If visitors to the games have time to travel just an hour outside of Pyeongchang, they could see many more phallic statues in what has come to be known as “penis park.” Haesindang Park is situated in Sinnam, a port city, and features penis statues, penis totem poles, penis benches, penis wind chimes, and a penis-shaped cannon that comes with a warning not to mount it.

The park is actually a fertility shrine built to overcome curses that prevent babies from being made, and there are many like it across the country.

South Korea has a very low fertility rate—this year, it is expected to be just 1.04 babies per woman (in contrast in 2017, North Korea had an estimated fertility rate of 1.95 children to each woman).

Advocates in the country, however, point out that it’s not an ancient curse that’s keeping the fertility rates down. Ryu Yang-ji, director of the Presidential Committee on Aging Society and Population Policy in South Korea, told Reuters, “Young people face a harsh reality which includes high unemployment rates and an unstable job prospective, so individuals choose not to have a child to sustain their own lives.”

There Really Is Such a Thing as a Broken Heart

Valentine’s Day has come and gone. But we couldn’t resist sharing this information. Turns out there’s a real medical version of a broken heart. Well, kinda.

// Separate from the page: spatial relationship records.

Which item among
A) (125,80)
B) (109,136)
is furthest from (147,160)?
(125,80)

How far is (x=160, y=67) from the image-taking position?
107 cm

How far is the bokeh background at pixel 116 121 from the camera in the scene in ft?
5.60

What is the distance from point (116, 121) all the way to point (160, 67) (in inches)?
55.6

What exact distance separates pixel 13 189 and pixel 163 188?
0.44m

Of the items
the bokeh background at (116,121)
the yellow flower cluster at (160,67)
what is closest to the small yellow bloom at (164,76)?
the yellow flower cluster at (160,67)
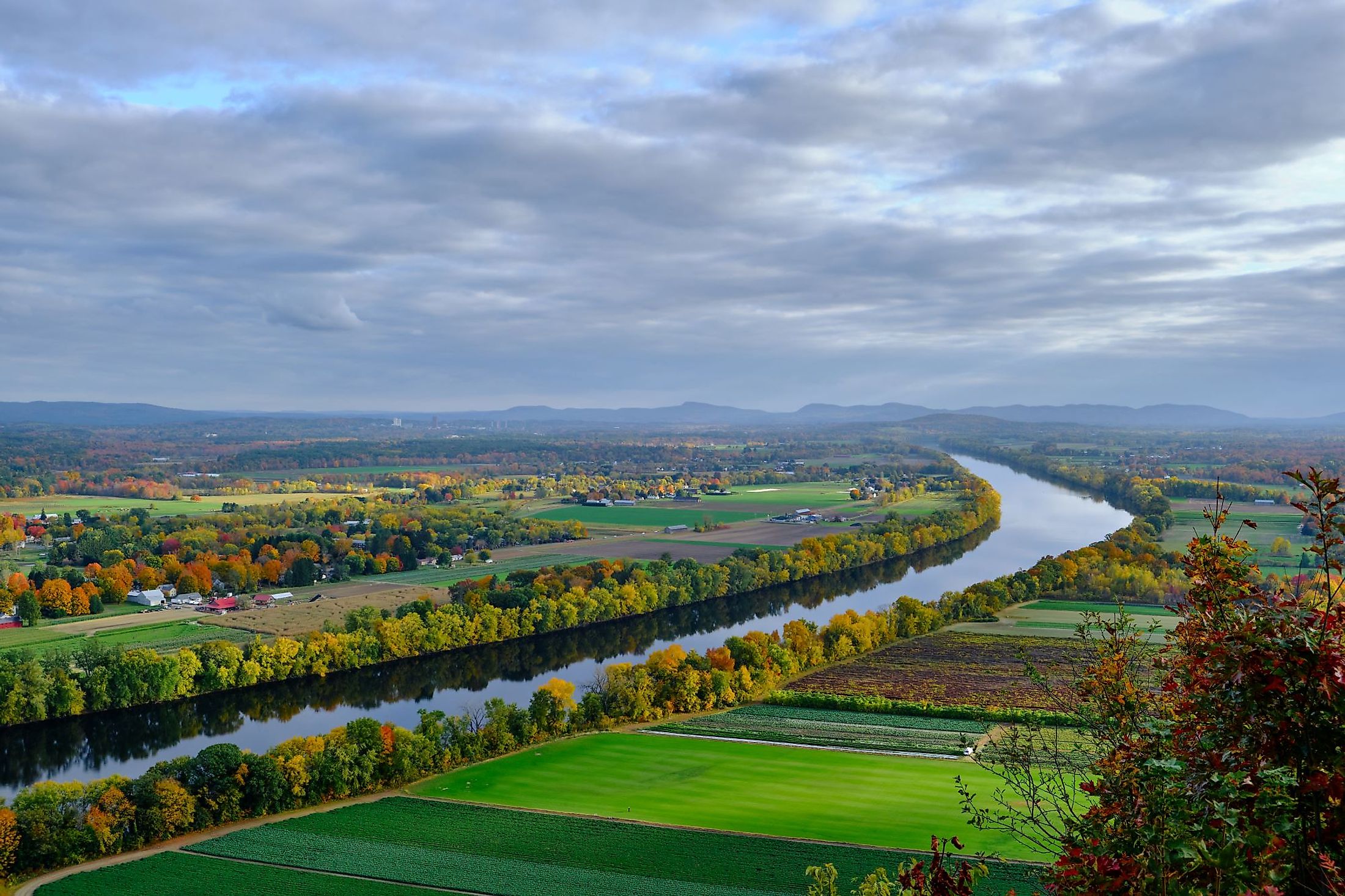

Broken heart syndrome, which was first diagnosed in 1990 in Japan, is also called takotsubo cardiomyopathy. The symptoms mimic a heart attack with shortness of breath, chest pains, and heart palpitations. It’s caused by a weakening in the left ventricle, which reduces blood flow through the organ.

The syndrome usually occurs within hours of experiencing severe stress like a breakup or the death of a loved one.

Dr. Suzanne Steinbaum, a cardiologist, explained to Fox News: “When you see this disease, takotsubo cardiomyopathy or the broken heart syndrome, there’s an exorbitant amount of stress. And all of those stress hormones you feel in your head get released into your body, and it almost causes your heart to be stunned. These hormones in this stunned moment look like a heart attack.”

It’s most common in older, postmenopausal women. The good news is that broken heart syndrome is rare, accounting for only 0.02 of hospitalizations in the United States. And it’s temporary.

Doctors may prescribe beta blockers or other treatments designed to improve blood flow to the heart. Sufferers often recover within three months.